Save - Chunk Light Tuna

Tuna is one of those great sources of omega-3 fatty acids, and it is convenient and cheap. My favorite way to make tuna includes 1-1 1/2 Tbsp light or olive oil based mayo, celery, pickle relish, Cholula hot sauce, and Dijon mustard. Chunk light has lower mercury than chunk white because of the size of the fish the tuna is from. Larger fish or predatory fish accumulate more mercury because they eat other fish that contain mercury in their bodies as well.

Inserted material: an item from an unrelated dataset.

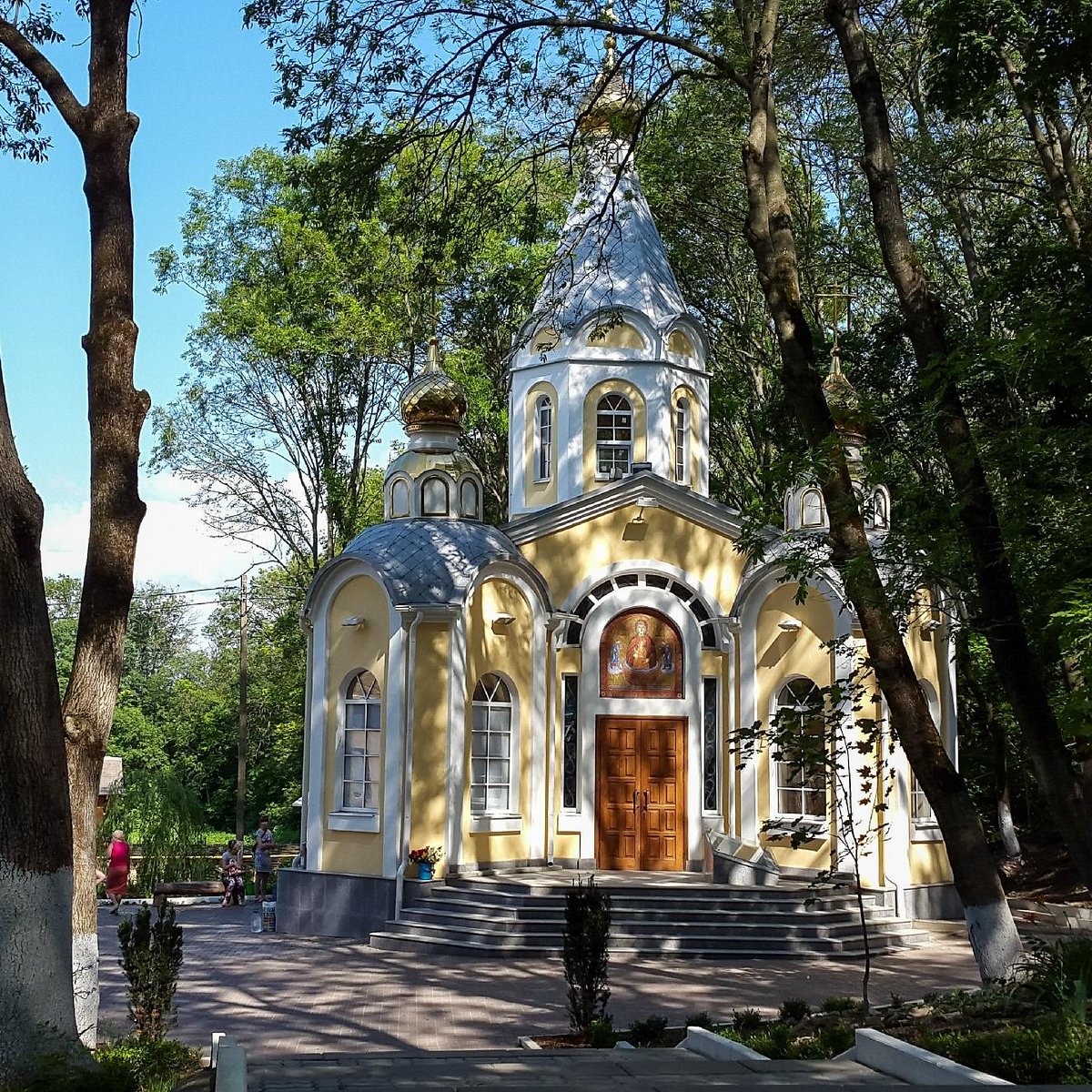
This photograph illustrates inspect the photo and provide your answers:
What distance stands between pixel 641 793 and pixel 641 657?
1.89 m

Splurge - Organic Peaches, Apples, Peppers, Celery, and Nectarines

These fruits and vegetables have been tagged by the Environmental Working Group for having the highest pesticide residues. Also enjoy organic grapes, potatoes, and tomatoes as well as leafy greens such as spinach and kale. These are known as the Dirty Dozen. Organic dairy and meat is also worth the extra money. The way an animal is raised greatly determines its nutritional quality as well as how it affects your body. To be named organic, the animal and its feed must be free of hormones and pesticides as well as have grazing access. If the animal has been given antibiotics or hormones, we will consume these chemicals as well, placing us at a health risk. Don't bother buying organic onion, avocado, mango, asparagus, and pineapple. They are generally recognized as safe.

Save - Frozen Produce

Frozen fruits and veggies may actually be healthier than their fresh counterparts. They are picked at their peak of ripeness and flash frozen, thus helping maintain their nutritional quality. Fresh fruits and vegetables lose nutrients as they sit in piles on the farm, travel on the truck to the store, wait to be stocked at the grocery store, and sit in your refrigerator. Add frozen peas to salads, pair frozen green beans with turkey meatloaf, or add frozen fruit to smoothies. I microwave frozen berries (packed with antioxidants to repair cell damage after a hard workout) for 30 seconds and add them to my cereal. Another quick tip - freeze over ripe bananas and add to your oatmeal or recovery shake.

Splurge - Greek Yogurt

Choiban, Oikos, or Trader Joe's brand are great picks for this thick, creamy, protein-packed treat. But the winner in taste tests (national and my own) is Fage. Pronounced Fai-yay(!), this yogurt contains double protein and double probiotics since the extra liquid is strained, leaving a more concentrated dairy product. Pick lower sugar options still. Fage offers a peach, cherry, strawberry, honey, and plain in 0, 2, or 4% (whole) varieties. Honey has the most sugar and plain wins in my boat. It is sweet enough after adding some of the frozen fruit you saved on. Sprinkle some Stevia and flax seed and you have a healthy bedtime snack or mid-morning pick up. Also, stick with the 0 or 2% to avoid a lot of saturated fats. If you have a hard time with the bigger price tag, think about this - instead of paying for high fructose corn syrup, you are spending your money on good quality protein!

Save - Regular Eggs

I actually disagree with RW on this one. They suggest sticking with regular eggs instead of free-range eggs. Free-range eggs can pack more beta-carotene, omega-3s, and vitamin D than thier caged counterparts. RW argues that the USDA does not specify access and time the chickens have. This is actually true of other animals, such as cows. You do need to be aware of the manufacturers practices, but getting omega-3s from your eggs is a great idea. Also, why not support more humane treatment of the chickens as well?